Asian Veggie Wraps with Ginger-Cilantro Dipping Sauce from the Public Health Cookbook by the Seattle & King County Department of Public Health—original source of recipe, public domain government resource
- Serves: 4
- 1 garlic clove, minced
- 2 tablespoons brown sugar
- 2 tablespoons fresh ginger, grated
- 4 teaspoons reduced sodium soy sauce (to reduce sodium in this recipe reduce the amount of soy sauce)

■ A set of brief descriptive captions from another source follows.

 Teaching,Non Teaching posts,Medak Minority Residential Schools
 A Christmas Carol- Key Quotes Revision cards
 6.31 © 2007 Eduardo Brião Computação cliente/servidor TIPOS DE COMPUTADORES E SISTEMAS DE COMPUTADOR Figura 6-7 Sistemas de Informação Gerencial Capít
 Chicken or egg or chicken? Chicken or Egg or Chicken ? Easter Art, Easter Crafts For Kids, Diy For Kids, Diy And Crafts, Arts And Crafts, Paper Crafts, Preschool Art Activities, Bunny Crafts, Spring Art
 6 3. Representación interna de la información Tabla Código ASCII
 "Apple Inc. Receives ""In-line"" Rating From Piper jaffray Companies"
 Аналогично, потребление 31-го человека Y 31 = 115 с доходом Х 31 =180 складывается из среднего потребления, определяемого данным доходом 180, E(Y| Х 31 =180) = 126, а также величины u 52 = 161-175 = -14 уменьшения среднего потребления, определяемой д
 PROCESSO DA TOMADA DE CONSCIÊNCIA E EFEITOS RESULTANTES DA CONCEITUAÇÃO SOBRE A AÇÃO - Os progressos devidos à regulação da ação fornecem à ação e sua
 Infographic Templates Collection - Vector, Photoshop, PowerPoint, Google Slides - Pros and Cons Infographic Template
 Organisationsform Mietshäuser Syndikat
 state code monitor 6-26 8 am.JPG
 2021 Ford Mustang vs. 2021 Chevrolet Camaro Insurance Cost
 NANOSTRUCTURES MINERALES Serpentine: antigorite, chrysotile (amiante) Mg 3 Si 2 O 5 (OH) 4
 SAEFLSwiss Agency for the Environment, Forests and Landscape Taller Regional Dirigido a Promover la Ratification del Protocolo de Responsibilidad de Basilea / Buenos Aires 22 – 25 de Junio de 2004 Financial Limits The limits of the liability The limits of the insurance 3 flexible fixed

- 5 teaspoons rice wine vinegar
- 2 tablespoons tomato paste
- ¼ cup cilantro, chopped
Wraps and Filling
- 8 rice spring roll wrappers
- 2 medium carrots, peeled and shredded
- 1 cup napa cabbage, shredded
- small handful of fresh mint, stems removed, chopped
- 1 celery stalk, thinly sliced
- 4 scallions, diagonally sliced
- 1 tablespoon soy sauce
- Whisk all sauce ingredients in a small bowl then divide sauce into small individual dipping bowls per person.
- Soften spring roll wrappers according to package instructions.
- In a medium-sized bowl, combine carrots, cabbage, mint, celery, scallions and soy sauce and mix thoroughly.
- Spoon equal amounts of vegetable mixture in the center of each wrapper.
- Fold bottom of wrap half-way over mixture then fold the left and right sides over the folded end, overlapping.
- Steam wraps in a vegetable steamer for about 5–7 minutes or until heated through then serve immediately.